[Data extracted from a collection]
>> begin

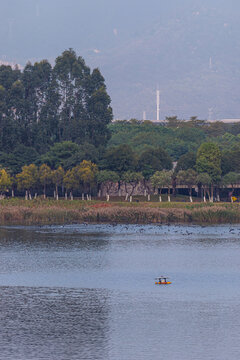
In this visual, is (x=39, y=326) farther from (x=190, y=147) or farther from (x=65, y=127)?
(x=190, y=147)

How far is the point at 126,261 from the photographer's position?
79.0m

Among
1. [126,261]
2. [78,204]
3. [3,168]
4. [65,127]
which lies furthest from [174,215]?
[65,127]

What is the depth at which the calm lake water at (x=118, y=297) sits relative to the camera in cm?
4334

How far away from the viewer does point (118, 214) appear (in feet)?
374

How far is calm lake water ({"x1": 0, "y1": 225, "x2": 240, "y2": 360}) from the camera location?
43344 millimetres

>> end

Can you rewrite the items from the line with "How far is calm" through the end of the items, changing "camera location" to "photographer's position" and keeping everything else the same?

_Written answer_
How far is calm lake water ({"x1": 0, "y1": 225, "x2": 240, "y2": 360}) from the photographer's position?
43344 millimetres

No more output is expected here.